For its first statement to employees about generative AI, the company decided to emphasize caution instead of outright banning tool access.
“We purposely chose for our first statement on generative AI to be issued by our risk management officer,” Brizendine said. “What we created was a very balanced statement, trying to educate the entire workforce on the benefits but also to explain the risks, with the loss of IP probably being first and foremost the most vital thing we had to get our arms around immediately if we weren’t going to shut down its use.”
American Honda wanted to make sure its leadership team was educated, too.
“We were trying to move our entire executive management team from being in the camp of curious or interested to educated,” Brizendine said. Each member was required to participate in four-hour informational sessions.
“These were not small commitments of time,” Brizendine said. “It was very interactive and hands-on. We had them develop their own use cases … really getting to know what the technology was about.”
American Honda has now organized content for education covering safe use guidelines, risks and prompt engineering, which include catalogs of effective prompts as examples for staff.

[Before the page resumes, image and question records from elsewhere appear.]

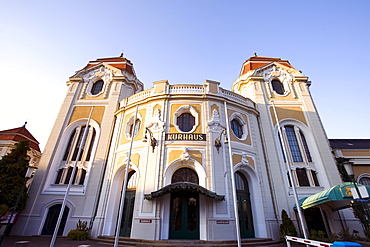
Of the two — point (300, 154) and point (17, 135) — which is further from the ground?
point (17, 135)

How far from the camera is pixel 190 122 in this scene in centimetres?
1705

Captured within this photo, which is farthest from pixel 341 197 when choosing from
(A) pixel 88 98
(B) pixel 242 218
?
(A) pixel 88 98

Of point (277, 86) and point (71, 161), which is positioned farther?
point (277, 86)

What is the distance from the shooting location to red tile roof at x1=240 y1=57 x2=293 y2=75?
25.3m

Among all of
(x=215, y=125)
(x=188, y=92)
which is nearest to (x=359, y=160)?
(x=215, y=125)

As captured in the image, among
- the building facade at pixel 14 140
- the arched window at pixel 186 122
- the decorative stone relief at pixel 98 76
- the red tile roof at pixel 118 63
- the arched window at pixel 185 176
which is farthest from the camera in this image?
the red tile roof at pixel 118 63

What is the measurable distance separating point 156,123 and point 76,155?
9363 mm

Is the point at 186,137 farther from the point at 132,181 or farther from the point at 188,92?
the point at 132,181

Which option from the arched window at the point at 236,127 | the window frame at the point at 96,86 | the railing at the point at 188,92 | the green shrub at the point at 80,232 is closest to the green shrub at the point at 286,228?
the arched window at the point at 236,127

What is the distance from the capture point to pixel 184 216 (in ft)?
43.7

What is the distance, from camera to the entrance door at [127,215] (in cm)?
1424

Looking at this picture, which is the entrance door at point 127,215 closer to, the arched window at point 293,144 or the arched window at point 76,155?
the arched window at point 76,155

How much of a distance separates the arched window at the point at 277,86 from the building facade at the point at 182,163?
0.82 meters

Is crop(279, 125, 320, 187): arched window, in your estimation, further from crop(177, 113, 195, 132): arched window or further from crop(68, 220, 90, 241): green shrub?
crop(68, 220, 90, 241): green shrub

“We’re also doing virtual office hours with our top AI person,” Brizendine said. “It’s maybe an hour a week and it’s for whoever wants to join the Teams session and ask what they want to ask with him giving them advice.”
At the center of it all is the idea that generative AI augments human creativity and productivity but does not replace it.
“We’ve been very, very clear in our messaging that this technology should enable us to take on new challenges with the staff that we have today,” Brizendine said. “We’re going to keep the human in the loop on AI.”